Pax has no recollection of how he wound up beside the beautiful human woman but he does know he can’t just let her go back to her city. Humans aren’t allowed outside Sanctuary’s walls and this lone woman has some explaining to do as to just how the two of them came to be in that pool of water. Taking her with him on his ship could prove dangerous, though. Not only are the two enemies but it is a time in her cycle when she is sending off strong pheromones and he, with his animal senses, can smell the potent scent in a way no human man could. He can feel his body tuning to hers. More than just a desire for mating, tuning triggers empathy and protective instincts. Fortunately, his sister is on board the ship as well and is bound to keep him from falling too deeply for this femme fatale. He will take her back to his people and see just what she knows under interrogation.
Then his well laid plans are thwarted when his journey home includes spotting a ship that has been missing for weeks. Launching a rescue mission turns out to be a mistake when they are attacked by a savage group of humans. It seems the folks in Sanctuary aren’t the only human survivors of the war! The trio are quickly taken hostage. While Asha is treated like an honored, if suspicious guest, Pax and his sister are clearly prisoners, marched straight to a rudimentary but effective cell. When a decision by the humans forces Pax and his sister into the role of heroes the situation seems to reverse. Or has it? In a world where nothing should be taken at first glance, Pax and Asha quickly find themselves on an adventure that will redefine reality as they know it.
I loved Ghost Planet, Ms. Fisher’s first novel, and like that book this one has a lot to offer. Especially notable is the world building.
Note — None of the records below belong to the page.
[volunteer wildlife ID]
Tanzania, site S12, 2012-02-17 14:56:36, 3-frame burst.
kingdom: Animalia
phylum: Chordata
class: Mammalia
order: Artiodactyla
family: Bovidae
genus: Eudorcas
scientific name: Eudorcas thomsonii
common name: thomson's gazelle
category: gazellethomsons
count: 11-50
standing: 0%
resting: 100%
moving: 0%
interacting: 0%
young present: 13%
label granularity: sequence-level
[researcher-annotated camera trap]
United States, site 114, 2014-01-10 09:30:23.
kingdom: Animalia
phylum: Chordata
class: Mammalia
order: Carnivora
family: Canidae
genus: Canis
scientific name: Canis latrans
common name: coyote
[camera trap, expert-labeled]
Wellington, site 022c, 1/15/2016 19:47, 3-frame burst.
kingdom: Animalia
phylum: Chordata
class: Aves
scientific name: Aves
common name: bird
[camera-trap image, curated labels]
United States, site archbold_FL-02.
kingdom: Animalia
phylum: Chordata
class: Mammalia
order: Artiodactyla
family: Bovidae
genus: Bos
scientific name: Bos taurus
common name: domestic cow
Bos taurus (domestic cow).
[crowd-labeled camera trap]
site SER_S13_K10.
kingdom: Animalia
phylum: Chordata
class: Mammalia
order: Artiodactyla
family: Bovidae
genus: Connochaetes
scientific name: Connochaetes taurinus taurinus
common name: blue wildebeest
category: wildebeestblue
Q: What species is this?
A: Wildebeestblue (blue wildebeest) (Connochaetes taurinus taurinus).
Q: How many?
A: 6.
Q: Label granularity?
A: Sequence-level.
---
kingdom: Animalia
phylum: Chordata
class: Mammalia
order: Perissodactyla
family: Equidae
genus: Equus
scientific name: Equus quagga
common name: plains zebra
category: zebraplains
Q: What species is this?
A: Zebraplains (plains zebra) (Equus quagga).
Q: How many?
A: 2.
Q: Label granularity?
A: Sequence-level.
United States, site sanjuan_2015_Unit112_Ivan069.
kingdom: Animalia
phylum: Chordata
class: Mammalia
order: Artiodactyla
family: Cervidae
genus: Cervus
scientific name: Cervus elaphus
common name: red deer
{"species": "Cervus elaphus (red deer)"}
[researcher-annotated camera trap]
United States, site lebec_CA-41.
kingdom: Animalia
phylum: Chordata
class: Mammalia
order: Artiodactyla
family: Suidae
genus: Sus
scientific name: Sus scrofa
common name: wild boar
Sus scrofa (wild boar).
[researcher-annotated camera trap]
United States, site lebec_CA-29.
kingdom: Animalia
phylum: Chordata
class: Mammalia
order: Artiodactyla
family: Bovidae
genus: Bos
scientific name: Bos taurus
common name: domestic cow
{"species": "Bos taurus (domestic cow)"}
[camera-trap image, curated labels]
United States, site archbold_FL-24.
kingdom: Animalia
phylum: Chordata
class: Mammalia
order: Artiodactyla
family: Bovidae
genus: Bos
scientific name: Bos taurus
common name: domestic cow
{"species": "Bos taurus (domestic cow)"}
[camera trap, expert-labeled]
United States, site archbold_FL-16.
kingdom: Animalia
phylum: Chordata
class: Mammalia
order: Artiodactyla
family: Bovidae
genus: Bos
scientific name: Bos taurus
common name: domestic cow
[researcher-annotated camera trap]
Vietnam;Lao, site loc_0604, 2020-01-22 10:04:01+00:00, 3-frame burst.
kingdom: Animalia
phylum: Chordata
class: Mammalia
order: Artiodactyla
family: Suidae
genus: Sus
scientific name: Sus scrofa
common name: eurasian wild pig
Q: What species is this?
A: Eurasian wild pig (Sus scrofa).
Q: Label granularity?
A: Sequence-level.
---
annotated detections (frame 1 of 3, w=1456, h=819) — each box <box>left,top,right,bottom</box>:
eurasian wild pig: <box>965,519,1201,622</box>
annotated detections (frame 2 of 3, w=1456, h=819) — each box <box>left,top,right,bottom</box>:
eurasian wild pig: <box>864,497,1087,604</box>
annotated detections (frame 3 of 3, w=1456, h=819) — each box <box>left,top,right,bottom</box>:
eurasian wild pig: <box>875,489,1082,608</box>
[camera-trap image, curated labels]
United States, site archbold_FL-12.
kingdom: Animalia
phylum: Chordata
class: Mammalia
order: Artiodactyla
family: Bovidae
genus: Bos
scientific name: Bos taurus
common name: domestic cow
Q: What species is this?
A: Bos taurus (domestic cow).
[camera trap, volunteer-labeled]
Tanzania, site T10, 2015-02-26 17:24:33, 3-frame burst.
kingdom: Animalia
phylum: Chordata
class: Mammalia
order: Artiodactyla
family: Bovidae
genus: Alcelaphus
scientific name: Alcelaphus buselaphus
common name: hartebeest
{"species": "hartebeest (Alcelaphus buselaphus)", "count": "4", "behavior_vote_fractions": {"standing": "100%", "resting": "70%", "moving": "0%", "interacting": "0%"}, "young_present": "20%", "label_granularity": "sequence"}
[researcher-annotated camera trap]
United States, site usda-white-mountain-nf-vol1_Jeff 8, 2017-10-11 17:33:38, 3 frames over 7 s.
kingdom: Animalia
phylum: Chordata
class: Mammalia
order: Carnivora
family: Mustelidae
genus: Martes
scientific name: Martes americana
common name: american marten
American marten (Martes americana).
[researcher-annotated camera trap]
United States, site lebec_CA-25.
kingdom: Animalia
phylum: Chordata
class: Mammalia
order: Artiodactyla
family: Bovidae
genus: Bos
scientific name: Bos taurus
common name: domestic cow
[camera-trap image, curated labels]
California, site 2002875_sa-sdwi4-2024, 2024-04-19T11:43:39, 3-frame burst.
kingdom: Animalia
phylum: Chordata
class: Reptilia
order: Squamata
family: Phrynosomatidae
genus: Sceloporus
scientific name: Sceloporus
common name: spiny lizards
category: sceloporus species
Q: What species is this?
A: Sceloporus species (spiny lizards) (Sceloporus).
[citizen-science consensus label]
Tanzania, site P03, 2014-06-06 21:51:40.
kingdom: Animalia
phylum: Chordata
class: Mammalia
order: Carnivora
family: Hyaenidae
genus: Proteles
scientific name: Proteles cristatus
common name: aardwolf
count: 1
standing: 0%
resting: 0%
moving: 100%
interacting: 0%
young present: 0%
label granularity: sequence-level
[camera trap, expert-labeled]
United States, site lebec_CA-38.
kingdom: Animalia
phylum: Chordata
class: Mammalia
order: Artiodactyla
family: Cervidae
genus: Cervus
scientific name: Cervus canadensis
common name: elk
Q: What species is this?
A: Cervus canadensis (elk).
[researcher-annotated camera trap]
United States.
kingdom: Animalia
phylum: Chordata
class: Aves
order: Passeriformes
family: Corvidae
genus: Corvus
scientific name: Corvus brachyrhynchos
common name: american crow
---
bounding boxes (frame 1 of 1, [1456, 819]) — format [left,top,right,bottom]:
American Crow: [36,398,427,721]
The novel takes a very realistic view at what happens when man tampers with DNA to create their own ”monsters”. I was fascinated too by what was happening around Asha and Pax. It is clear they are involved in something much bigger than either of them understands and joining them as they chase down the clues to just what that is was a lot of fun. I loved Pax’s ship and the discovery of the second group of survivors. The secondary characters, especially the priest, were absolutely wonderful.
The main characters are well developed also. I especially liked Pax, an alpha warrior who is an amazingly decent guy. Throughout the book as new and surprising pieces of information were thrown at him he was able to adjust his world view and become a real champion for the underdog. Very cool. I also appreciated that while he was willing to lead, he was also willing to follow and he was quite willing to give up his ancestral throne if it meant being with the heroine. Too often in science fiction romance alpha males are arrogant jerks or peaceniks and it was refreshing to see a character who was fully rounded.
In fact, my only real complaint with the book is the romance. I just didn’t understand what, besides hormones, drew Asha and Pax together. I didn’t feel the deep personal connection between the two that I felt between the characters in Ghost Planet . This may be a case of raised expectations working against the author. The brilliant job she did in her first novel may have led me to wish for too much in this one. Regardless of the reason the love story between Asha and Pax just didn’t grab me quite as much as I’d hoped.
But as a science fiction novel this book works very, very well. A fascinating world peopled by interesting characters makes it a read worth picking up. I especially enjoyed the hopeful vibe I received from the book; too often in science fiction we expect the worst from our future. This book serves as a reminder that good people are always out there if we just look for them.